As we discussed in the prior tutorial, the B-tree index is formatted like an upside-down tree. The B-tree indexes generally handle equality and range values that could be sorted in a specific order. The most common operators that are used with a B-tree index include <, <=, =, >= and >. Note too that there are constructs that are the same as these operators like those that use BETWEEN or IN as they could be represented in a similar manner. It is also common to see IS NULL or IS NOT NULL using the B-tree index as a means to check the data.

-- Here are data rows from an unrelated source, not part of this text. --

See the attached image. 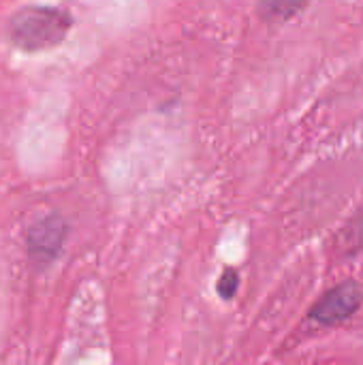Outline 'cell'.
<instances>
[{
    "label": "cell",
    "mask_w": 363,
    "mask_h": 365,
    "mask_svg": "<svg viewBox=\"0 0 363 365\" xmlns=\"http://www.w3.org/2000/svg\"><path fill=\"white\" fill-rule=\"evenodd\" d=\"M237 284H240V280H237L235 269H225L223 276H220V280H218V293H220V297L223 299H231L235 295V291H237Z\"/></svg>",
    "instance_id": "277c9868"
},
{
    "label": "cell",
    "mask_w": 363,
    "mask_h": 365,
    "mask_svg": "<svg viewBox=\"0 0 363 365\" xmlns=\"http://www.w3.org/2000/svg\"><path fill=\"white\" fill-rule=\"evenodd\" d=\"M362 304V289L355 282H344L332 289L310 312V317L323 325H338L347 321Z\"/></svg>",
    "instance_id": "7a4b0ae2"
},
{
    "label": "cell",
    "mask_w": 363,
    "mask_h": 365,
    "mask_svg": "<svg viewBox=\"0 0 363 365\" xmlns=\"http://www.w3.org/2000/svg\"><path fill=\"white\" fill-rule=\"evenodd\" d=\"M306 0H261V11L265 17H276V19H287L293 17Z\"/></svg>",
    "instance_id": "3957f363"
},
{
    "label": "cell",
    "mask_w": 363,
    "mask_h": 365,
    "mask_svg": "<svg viewBox=\"0 0 363 365\" xmlns=\"http://www.w3.org/2000/svg\"><path fill=\"white\" fill-rule=\"evenodd\" d=\"M66 11L53 6H26L17 11L9 24V34L15 47L24 51H41L58 45L71 30Z\"/></svg>",
    "instance_id": "6da1fadb"
}]
</instances>
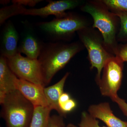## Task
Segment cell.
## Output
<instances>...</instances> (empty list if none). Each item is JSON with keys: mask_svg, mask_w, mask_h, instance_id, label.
<instances>
[{"mask_svg": "<svg viewBox=\"0 0 127 127\" xmlns=\"http://www.w3.org/2000/svg\"><path fill=\"white\" fill-rule=\"evenodd\" d=\"M81 42H63L44 43L38 60L41 68L45 87L57 73L84 48Z\"/></svg>", "mask_w": 127, "mask_h": 127, "instance_id": "obj_1", "label": "cell"}, {"mask_svg": "<svg viewBox=\"0 0 127 127\" xmlns=\"http://www.w3.org/2000/svg\"><path fill=\"white\" fill-rule=\"evenodd\" d=\"M81 10L91 15L93 20L92 27L98 30L102 36L105 47L115 56L119 46L117 36L120 27V21L118 17L101 0L85 2L81 6Z\"/></svg>", "mask_w": 127, "mask_h": 127, "instance_id": "obj_2", "label": "cell"}, {"mask_svg": "<svg viewBox=\"0 0 127 127\" xmlns=\"http://www.w3.org/2000/svg\"><path fill=\"white\" fill-rule=\"evenodd\" d=\"M0 103L6 127H30L35 107L19 91L8 94Z\"/></svg>", "mask_w": 127, "mask_h": 127, "instance_id": "obj_3", "label": "cell"}, {"mask_svg": "<svg viewBox=\"0 0 127 127\" xmlns=\"http://www.w3.org/2000/svg\"><path fill=\"white\" fill-rule=\"evenodd\" d=\"M38 26L42 31L56 42L69 41L75 32L89 27L86 18L70 12H65L49 21L39 22Z\"/></svg>", "mask_w": 127, "mask_h": 127, "instance_id": "obj_4", "label": "cell"}, {"mask_svg": "<svg viewBox=\"0 0 127 127\" xmlns=\"http://www.w3.org/2000/svg\"><path fill=\"white\" fill-rule=\"evenodd\" d=\"M79 40L88 52L91 69L96 68L97 70L96 80L97 84L100 81L101 72L105 63L114 56L105 47L101 33L93 28L88 27L77 32Z\"/></svg>", "mask_w": 127, "mask_h": 127, "instance_id": "obj_5", "label": "cell"}, {"mask_svg": "<svg viewBox=\"0 0 127 127\" xmlns=\"http://www.w3.org/2000/svg\"><path fill=\"white\" fill-rule=\"evenodd\" d=\"M123 68L124 63L116 56L107 61L97 84L102 96L108 97L111 99L118 96V92L122 81Z\"/></svg>", "mask_w": 127, "mask_h": 127, "instance_id": "obj_6", "label": "cell"}, {"mask_svg": "<svg viewBox=\"0 0 127 127\" xmlns=\"http://www.w3.org/2000/svg\"><path fill=\"white\" fill-rule=\"evenodd\" d=\"M7 59L9 67L18 78L45 87L38 59L23 56L19 52Z\"/></svg>", "mask_w": 127, "mask_h": 127, "instance_id": "obj_7", "label": "cell"}, {"mask_svg": "<svg viewBox=\"0 0 127 127\" xmlns=\"http://www.w3.org/2000/svg\"><path fill=\"white\" fill-rule=\"evenodd\" d=\"M48 4L46 6L40 8L28 9L22 6L20 15L39 16L47 17L53 15L55 17L62 15L67 10L81 6L85 1L81 0H61L59 1L47 0Z\"/></svg>", "mask_w": 127, "mask_h": 127, "instance_id": "obj_8", "label": "cell"}, {"mask_svg": "<svg viewBox=\"0 0 127 127\" xmlns=\"http://www.w3.org/2000/svg\"><path fill=\"white\" fill-rule=\"evenodd\" d=\"M23 30L18 42V52L32 59H38L44 43L34 31L31 24L27 20L22 22Z\"/></svg>", "mask_w": 127, "mask_h": 127, "instance_id": "obj_9", "label": "cell"}, {"mask_svg": "<svg viewBox=\"0 0 127 127\" xmlns=\"http://www.w3.org/2000/svg\"><path fill=\"white\" fill-rule=\"evenodd\" d=\"M16 89L34 107H48L44 94V87L41 85L19 79L17 77L15 81Z\"/></svg>", "mask_w": 127, "mask_h": 127, "instance_id": "obj_10", "label": "cell"}, {"mask_svg": "<svg viewBox=\"0 0 127 127\" xmlns=\"http://www.w3.org/2000/svg\"><path fill=\"white\" fill-rule=\"evenodd\" d=\"M20 37L13 22L9 20L5 24L0 36V56L8 58L18 52Z\"/></svg>", "mask_w": 127, "mask_h": 127, "instance_id": "obj_11", "label": "cell"}, {"mask_svg": "<svg viewBox=\"0 0 127 127\" xmlns=\"http://www.w3.org/2000/svg\"><path fill=\"white\" fill-rule=\"evenodd\" d=\"M88 112L94 117L102 121L107 127H127V122L114 114L108 102L92 104L89 107Z\"/></svg>", "mask_w": 127, "mask_h": 127, "instance_id": "obj_12", "label": "cell"}, {"mask_svg": "<svg viewBox=\"0 0 127 127\" xmlns=\"http://www.w3.org/2000/svg\"><path fill=\"white\" fill-rule=\"evenodd\" d=\"M17 77L9 67L7 59L0 57V103L6 95L16 90L15 81Z\"/></svg>", "mask_w": 127, "mask_h": 127, "instance_id": "obj_13", "label": "cell"}, {"mask_svg": "<svg viewBox=\"0 0 127 127\" xmlns=\"http://www.w3.org/2000/svg\"><path fill=\"white\" fill-rule=\"evenodd\" d=\"M69 75V72L66 73L59 82L52 86L45 87L44 88V94L48 107L52 110H56L59 115L61 116L62 114L59 107V100L60 97L64 93V86Z\"/></svg>", "mask_w": 127, "mask_h": 127, "instance_id": "obj_14", "label": "cell"}, {"mask_svg": "<svg viewBox=\"0 0 127 127\" xmlns=\"http://www.w3.org/2000/svg\"><path fill=\"white\" fill-rule=\"evenodd\" d=\"M51 111L48 107H35L30 127H47Z\"/></svg>", "mask_w": 127, "mask_h": 127, "instance_id": "obj_15", "label": "cell"}, {"mask_svg": "<svg viewBox=\"0 0 127 127\" xmlns=\"http://www.w3.org/2000/svg\"><path fill=\"white\" fill-rule=\"evenodd\" d=\"M120 21V27L117 36V40L122 42H127V12L125 11H113Z\"/></svg>", "mask_w": 127, "mask_h": 127, "instance_id": "obj_16", "label": "cell"}, {"mask_svg": "<svg viewBox=\"0 0 127 127\" xmlns=\"http://www.w3.org/2000/svg\"><path fill=\"white\" fill-rule=\"evenodd\" d=\"M19 5L12 4L9 6L2 7L0 10V25H3L7 19L18 15Z\"/></svg>", "mask_w": 127, "mask_h": 127, "instance_id": "obj_17", "label": "cell"}, {"mask_svg": "<svg viewBox=\"0 0 127 127\" xmlns=\"http://www.w3.org/2000/svg\"><path fill=\"white\" fill-rule=\"evenodd\" d=\"M78 125L79 127H107L100 126L98 119L86 111H83L82 113L81 121Z\"/></svg>", "mask_w": 127, "mask_h": 127, "instance_id": "obj_18", "label": "cell"}, {"mask_svg": "<svg viewBox=\"0 0 127 127\" xmlns=\"http://www.w3.org/2000/svg\"><path fill=\"white\" fill-rule=\"evenodd\" d=\"M111 11L127 12V0H101Z\"/></svg>", "mask_w": 127, "mask_h": 127, "instance_id": "obj_19", "label": "cell"}, {"mask_svg": "<svg viewBox=\"0 0 127 127\" xmlns=\"http://www.w3.org/2000/svg\"><path fill=\"white\" fill-rule=\"evenodd\" d=\"M77 106V103L72 98L67 101L60 106V108L61 111L62 116L64 118L66 117L67 113L72 112Z\"/></svg>", "mask_w": 127, "mask_h": 127, "instance_id": "obj_20", "label": "cell"}, {"mask_svg": "<svg viewBox=\"0 0 127 127\" xmlns=\"http://www.w3.org/2000/svg\"><path fill=\"white\" fill-rule=\"evenodd\" d=\"M63 117L60 115L50 116L47 127H65Z\"/></svg>", "mask_w": 127, "mask_h": 127, "instance_id": "obj_21", "label": "cell"}, {"mask_svg": "<svg viewBox=\"0 0 127 127\" xmlns=\"http://www.w3.org/2000/svg\"><path fill=\"white\" fill-rule=\"evenodd\" d=\"M115 56L124 63L127 62V42L119 45Z\"/></svg>", "mask_w": 127, "mask_h": 127, "instance_id": "obj_22", "label": "cell"}, {"mask_svg": "<svg viewBox=\"0 0 127 127\" xmlns=\"http://www.w3.org/2000/svg\"><path fill=\"white\" fill-rule=\"evenodd\" d=\"M43 0H13L12 4H16L20 5L28 6L30 7H34L39 2Z\"/></svg>", "mask_w": 127, "mask_h": 127, "instance_id": "obj_23", "label": "cell"}, {"mask_svg": "<svg viewBox=\"0 0 127 127\" xmlns=\"http://www.w3.org/2000/svg\"><path fill=\"white\" fill-rule=\"evenodd\" d=\"M111 100L118 104L123 113L127 117V103L125 100L121 98L118 96Z\"/></svg>", "mask_w": 127, "mask_h": 127, "instance_id": "obj_24", "label": "cell"}, {"mask_svg": "<svg viewBox=\"0 0 127 127\" xmlns=\"http://www.w3.org/2000/svg\"><path fill=\"white\" fill-rule=\"evenodd\" d=\"M71 98L70 96L68 94L64 92L60 97L59 100V105L60 106L64 104V103L68 101Z\"/></svg>", "mask_w": 127, "mask_h": 127, "instance_id": "obj_25", "label": "cell"}, {"mask_svg": "<svg viewBox=\"0 0 127 127\" xmlns=\"http://www.w3.org/2000/svg\"><path fill=\"white\" fill-rule=\"evenodd\" d=\"M10 2V1L8 0H0V4L2 5H6L9 4V2Z\"/></svg>", "mask_w": 127, "mask_h": 127, "instance_id": "obj_26", "label": "cell"}, {"mask_svg": "<svg viewBox=\"0 0 127 127\" xmlns=\"http://www.w3.org/2000/svg\"><path fill=\"white\" fill-rule=\"evenodd\" d=\"M65 127H77V126H76L75 125H74L70 123L68 124V125H67Z\"/></svg>", "mask_w": 127, "mask_h": 127, "instance_id": "obj_27", "label": "cell"}]
</instances>
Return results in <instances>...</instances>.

The database may also use a B-tree index with certain pattern matching operators such as LIKE if the pattern is a constant and is anchored at the start of the string. For example, we could look for patterns of the name that starts with Wal:

SELECT *
FROM track
WHERE name LIKE 'Wal%';

Or perhaps customers that have an email address starting with ro:

SELECT *
FROM customer
WHERE email LIKE 'ro%';

However, the B-tree index would not be useful if we tried to find information in the middle or at the end of the string like tracks that have “at” in the middle name:

SELECT *
FROM track
WHERE name LIKE '%at%';

Or customers that have the email with gmail.com as the domain name:

SELECT *
FROM customer
WHERE email LIKE '%@gmail.com';

Other queries on data are based on ranges. For example, you could have open-ended ranges:

SELECT *
FROM track
WHERE album_id >=5;

Or those that have specific ranges that contain values:

SELECT *
FROM track
WHERE album_id >= 5 AND album_id <=10;

This is the same as if we had:

SELECT *
FROM track
WHERE album_id BETWEEN 5 AND 10;

Note that this is different than considering two ranges that do not overlap like:

SELECT *
FROM track
WHERE album_id <= 5 AND album_id >=10;

Here we are looking for items with the album_id less than or equal to 5 while at the same time looking for the album_id being greater or equal to 10. As the album_id cannot be a value that simultaneously meets that criteria, no rows would be returned but more importantly, this would not be a good fit for the B-tree index. Even if we use the OR operator, it will not be as efficient as having the overlapping range:

SELECT *
FROM track
WHERE album_id <= 5 OR album_id >=10;

The B-tree index is great for instances where you have values that only repeat a few times (or are completely unique). For example, if we look at the track’s name, there may be a few repeated names but for the most part, the names on the tracks are different compared to the total number of rows in the table. As such, a B-tree index would be the best choice. Note that when you are adding indexes to tables, you generally do not have to worry about what the best type of index to use is as the database does handle it for you. The B-tree index is the default choice.


try it
Your turn! Open the SQL tool by clicking on the LAUNCH DATABASE button below. Then enter in one of the examples above and see how it works. Next, try your own choices for which columns you want the query to provide.

summary
The B-Tree index is the most common type of index.